▶ _Data_
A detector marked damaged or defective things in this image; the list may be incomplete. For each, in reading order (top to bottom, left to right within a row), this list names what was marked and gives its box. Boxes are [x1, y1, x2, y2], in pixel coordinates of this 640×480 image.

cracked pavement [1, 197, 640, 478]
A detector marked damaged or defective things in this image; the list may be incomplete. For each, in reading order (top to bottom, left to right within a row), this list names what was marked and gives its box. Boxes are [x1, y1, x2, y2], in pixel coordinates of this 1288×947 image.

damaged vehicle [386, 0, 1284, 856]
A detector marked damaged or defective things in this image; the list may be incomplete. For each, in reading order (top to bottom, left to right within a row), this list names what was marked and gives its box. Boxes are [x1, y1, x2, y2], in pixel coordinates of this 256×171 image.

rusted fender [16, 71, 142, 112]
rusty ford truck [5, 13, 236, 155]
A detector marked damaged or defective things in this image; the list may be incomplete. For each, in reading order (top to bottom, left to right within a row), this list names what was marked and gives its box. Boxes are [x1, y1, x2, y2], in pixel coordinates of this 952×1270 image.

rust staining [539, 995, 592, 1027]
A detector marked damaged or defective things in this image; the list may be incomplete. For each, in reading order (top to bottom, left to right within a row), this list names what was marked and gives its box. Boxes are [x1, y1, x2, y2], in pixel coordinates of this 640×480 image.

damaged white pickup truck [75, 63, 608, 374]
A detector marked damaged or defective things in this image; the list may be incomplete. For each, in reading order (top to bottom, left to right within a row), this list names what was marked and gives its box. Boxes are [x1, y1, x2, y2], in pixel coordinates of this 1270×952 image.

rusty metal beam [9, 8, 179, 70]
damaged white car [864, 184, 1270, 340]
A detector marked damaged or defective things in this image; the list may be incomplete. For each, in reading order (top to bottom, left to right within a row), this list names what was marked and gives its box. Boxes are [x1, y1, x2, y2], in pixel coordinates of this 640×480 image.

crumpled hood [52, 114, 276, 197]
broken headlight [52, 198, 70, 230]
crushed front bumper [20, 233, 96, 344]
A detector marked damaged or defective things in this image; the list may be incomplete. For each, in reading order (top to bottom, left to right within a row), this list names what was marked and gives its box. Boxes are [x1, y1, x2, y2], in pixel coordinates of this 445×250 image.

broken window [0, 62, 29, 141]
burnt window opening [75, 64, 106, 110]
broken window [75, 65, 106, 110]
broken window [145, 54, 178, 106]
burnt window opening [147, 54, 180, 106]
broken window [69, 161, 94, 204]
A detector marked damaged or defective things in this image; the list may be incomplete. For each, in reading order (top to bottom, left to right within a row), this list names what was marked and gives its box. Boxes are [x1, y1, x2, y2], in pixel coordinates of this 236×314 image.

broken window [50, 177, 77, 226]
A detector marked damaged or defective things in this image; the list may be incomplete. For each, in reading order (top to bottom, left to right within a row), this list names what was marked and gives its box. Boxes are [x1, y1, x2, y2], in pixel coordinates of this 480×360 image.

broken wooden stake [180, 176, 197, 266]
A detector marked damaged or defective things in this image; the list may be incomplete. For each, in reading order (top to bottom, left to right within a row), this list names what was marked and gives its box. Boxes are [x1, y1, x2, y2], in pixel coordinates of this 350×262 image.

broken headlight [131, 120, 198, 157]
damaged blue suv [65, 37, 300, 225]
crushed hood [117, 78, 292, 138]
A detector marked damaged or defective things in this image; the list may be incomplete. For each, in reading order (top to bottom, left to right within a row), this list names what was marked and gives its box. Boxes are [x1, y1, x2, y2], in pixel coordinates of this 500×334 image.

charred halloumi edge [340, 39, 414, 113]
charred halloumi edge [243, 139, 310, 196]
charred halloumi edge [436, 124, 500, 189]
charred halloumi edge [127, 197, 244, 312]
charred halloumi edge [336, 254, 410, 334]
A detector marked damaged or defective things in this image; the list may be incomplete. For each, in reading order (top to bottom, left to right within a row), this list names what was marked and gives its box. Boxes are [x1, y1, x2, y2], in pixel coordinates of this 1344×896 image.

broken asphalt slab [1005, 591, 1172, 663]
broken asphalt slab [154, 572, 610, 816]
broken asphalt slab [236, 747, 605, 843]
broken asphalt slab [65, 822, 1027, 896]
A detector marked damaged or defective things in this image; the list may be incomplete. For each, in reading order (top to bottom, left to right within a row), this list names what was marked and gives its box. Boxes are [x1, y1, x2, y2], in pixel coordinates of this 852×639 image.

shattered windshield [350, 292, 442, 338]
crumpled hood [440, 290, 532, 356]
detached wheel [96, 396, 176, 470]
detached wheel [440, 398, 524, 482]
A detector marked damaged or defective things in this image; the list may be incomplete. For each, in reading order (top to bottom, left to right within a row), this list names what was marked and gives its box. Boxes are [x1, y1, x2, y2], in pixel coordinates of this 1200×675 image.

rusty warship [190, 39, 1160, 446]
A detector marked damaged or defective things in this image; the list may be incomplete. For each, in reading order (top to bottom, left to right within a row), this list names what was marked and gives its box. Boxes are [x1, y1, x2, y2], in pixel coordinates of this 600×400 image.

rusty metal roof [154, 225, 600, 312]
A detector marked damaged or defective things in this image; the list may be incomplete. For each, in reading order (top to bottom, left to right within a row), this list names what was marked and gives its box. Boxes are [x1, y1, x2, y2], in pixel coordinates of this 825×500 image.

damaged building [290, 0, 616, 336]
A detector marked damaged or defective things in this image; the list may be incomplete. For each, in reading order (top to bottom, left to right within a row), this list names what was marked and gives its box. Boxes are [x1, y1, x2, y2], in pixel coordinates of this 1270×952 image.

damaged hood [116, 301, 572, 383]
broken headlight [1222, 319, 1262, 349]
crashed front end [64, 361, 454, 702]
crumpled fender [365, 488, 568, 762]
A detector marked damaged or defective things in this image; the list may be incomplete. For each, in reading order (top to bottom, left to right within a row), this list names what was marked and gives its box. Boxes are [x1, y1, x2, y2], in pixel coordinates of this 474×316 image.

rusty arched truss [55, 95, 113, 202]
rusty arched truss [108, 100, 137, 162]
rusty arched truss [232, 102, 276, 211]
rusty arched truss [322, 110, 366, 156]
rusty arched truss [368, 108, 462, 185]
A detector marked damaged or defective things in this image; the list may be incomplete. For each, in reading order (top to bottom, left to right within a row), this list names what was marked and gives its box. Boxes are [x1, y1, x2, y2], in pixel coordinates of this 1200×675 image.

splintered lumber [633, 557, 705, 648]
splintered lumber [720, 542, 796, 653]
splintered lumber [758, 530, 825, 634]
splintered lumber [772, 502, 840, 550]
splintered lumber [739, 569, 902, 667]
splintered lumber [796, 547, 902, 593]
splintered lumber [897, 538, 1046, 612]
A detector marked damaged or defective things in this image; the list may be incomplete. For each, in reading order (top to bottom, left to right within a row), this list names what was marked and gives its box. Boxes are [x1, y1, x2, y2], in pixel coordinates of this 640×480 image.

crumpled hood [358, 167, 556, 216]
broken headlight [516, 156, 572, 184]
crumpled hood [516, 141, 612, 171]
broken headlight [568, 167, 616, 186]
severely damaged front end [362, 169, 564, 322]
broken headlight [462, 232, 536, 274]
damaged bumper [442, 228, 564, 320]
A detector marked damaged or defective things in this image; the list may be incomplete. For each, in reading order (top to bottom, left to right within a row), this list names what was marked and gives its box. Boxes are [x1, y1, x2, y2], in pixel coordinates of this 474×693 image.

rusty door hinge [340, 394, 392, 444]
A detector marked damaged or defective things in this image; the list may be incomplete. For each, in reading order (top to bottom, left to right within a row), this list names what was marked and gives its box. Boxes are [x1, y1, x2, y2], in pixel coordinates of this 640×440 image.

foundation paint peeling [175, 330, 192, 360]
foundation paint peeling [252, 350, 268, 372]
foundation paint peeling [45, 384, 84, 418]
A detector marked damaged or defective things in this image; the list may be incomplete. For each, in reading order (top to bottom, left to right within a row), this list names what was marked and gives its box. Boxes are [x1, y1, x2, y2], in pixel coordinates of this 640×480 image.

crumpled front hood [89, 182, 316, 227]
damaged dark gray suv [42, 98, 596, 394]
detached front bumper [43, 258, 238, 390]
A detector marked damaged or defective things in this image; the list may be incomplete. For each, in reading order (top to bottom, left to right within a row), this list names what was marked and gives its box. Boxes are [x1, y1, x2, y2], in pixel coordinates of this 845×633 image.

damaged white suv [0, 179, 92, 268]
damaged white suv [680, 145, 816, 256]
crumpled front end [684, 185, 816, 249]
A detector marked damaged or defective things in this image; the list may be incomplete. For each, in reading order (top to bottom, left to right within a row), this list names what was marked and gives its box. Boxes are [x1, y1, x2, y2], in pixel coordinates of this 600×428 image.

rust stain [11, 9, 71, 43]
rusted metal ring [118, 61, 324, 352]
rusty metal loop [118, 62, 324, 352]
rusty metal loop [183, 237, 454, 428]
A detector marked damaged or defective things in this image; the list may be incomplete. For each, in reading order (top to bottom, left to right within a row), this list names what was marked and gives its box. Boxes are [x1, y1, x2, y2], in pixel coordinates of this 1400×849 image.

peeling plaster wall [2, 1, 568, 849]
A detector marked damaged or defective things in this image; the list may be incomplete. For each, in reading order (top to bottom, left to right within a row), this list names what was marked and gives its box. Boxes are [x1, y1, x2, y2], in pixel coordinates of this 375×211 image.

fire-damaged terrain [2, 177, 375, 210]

▶ _Work to complete_
Copy out, without any change, the rows from the line containing "this 500×334 image." through the line containing "charred halloumi edge [336, 254, 410, 334]", including both of those lines.

▶ _Answer below_
A detector marked damaged or defective things in this image; the list may be incomplete. For each, in reading order (top to bottom, left to right within a row), this list names what was marked and gives its box. Boxes are [x1, y1, x2, y2], in pixel coordinates of this 500×334 image.

charred halloumi edge [340, 39, 414, 113]
charred halloumi edge [243, 139, 310, 196]
charred halloumi edge [436, 124, 500, 189]
charred halloumi edge [127, 197, 244, 312]
charred halloumi edge [336, 254, 410, 334]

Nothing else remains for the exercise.